A three-month Virginia State Police investigation failed to uncover evidence that Del. David G. Brickley or his business associate, a Prince William County supervisor, improperly used inside information in their firm's land dealings near the proposed site of a new county government complex.

Prince William prosecutor Paul B. Ebert, who released a summary of the Virginia State Police investigative report, said he planned no further action. The report states that "no witness was located who had factual information" that Supervisor G. Richard Pfitzner, a leading county Democrat, gave Brickley inside information.

The state police also said Pfitzner passed a lie detector test, while Brickley declined to submit to a test. A polygraph examination of a third partner, real estate broker Virginia Hoy, "revealed deception as to her prior knowledge relating to the location of the administrative complex site," the report states.

Hoy said she failed the polygraph because she was upset at the time. She had just learned that her mother was ill, she said, and she was also about to lose her job because of the depressed real estate market.

All three partners in the company, B.H.P. Real Estate and Investment Corp., said Thursday they feel vindicated by the police investigation, which they requested after newspaper reports of the land deals.

"I'm very happy it's finally over," said Brickley, a delegate since 1976. "I think we went the extra mile on it."

Brickley said he gave the police investigators all the information they asked for but declined to submit to a polygraph examination. "I just felt I had some human dignity left," he said.

The investigation followed disclosures that B.H.P. helped broker the sale of a 16-acre property, negotiated for a 50-acre parcel and asked dozens of owners if they would sell their land near a site that Pfitzner and his colleagues on the county board were privately considering for the new complex.

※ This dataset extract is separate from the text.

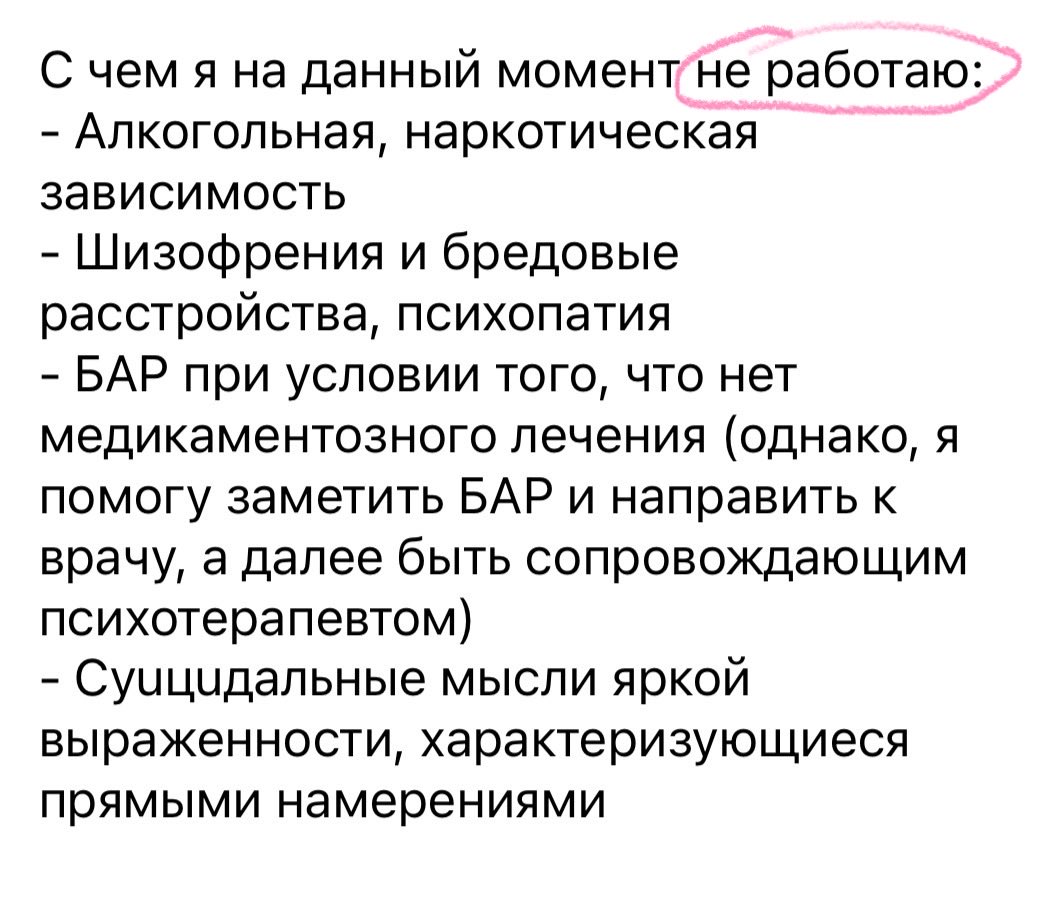 С чем я на данный момент не работаю:
- Алкогольная, наркотическая зависимость
- Шизофрения и бредовые расстройства, психопатия
- БАР при условии того, что нет медикаментозного лечения (однако, я помогу заметить БАР и направить к врачу, а далее быть сопровождающим психотерапевтом)
- Суицидальные мысли яркой выраженности, характеризующиеся прямыми намерениями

The board in February chose a site in that eastern Prince William neighborhood, which real estate experts said would increase land values in the area. County officials are now working on plans to move their headquarters from Manassas.

Pfitzner and Brickley both said the supervisor had not been involved in the private land brokering, which was arranged by Brickley, and that the two officials never discussed where the county complex would go.

"Obviously, they've talked to everybody in the world and haven't come up with anything but rumor and innuendo," Pfitzner said. "I'm sure the world is pretty shocked that I'm an honest lawyer and an honest politician."

Brickley said he may suffer some political damage from the episode. "I think there will be some who won't be satisfied," the legislator said. He said he may not seek reelection this year, but his decision will not be affected by the county complex controversy.

Pfitzner also said he may not run again in 1983. "This really kind of puts you off your food," he said. "Would you rejoice or would you be embittered that you were investigated in the first place?"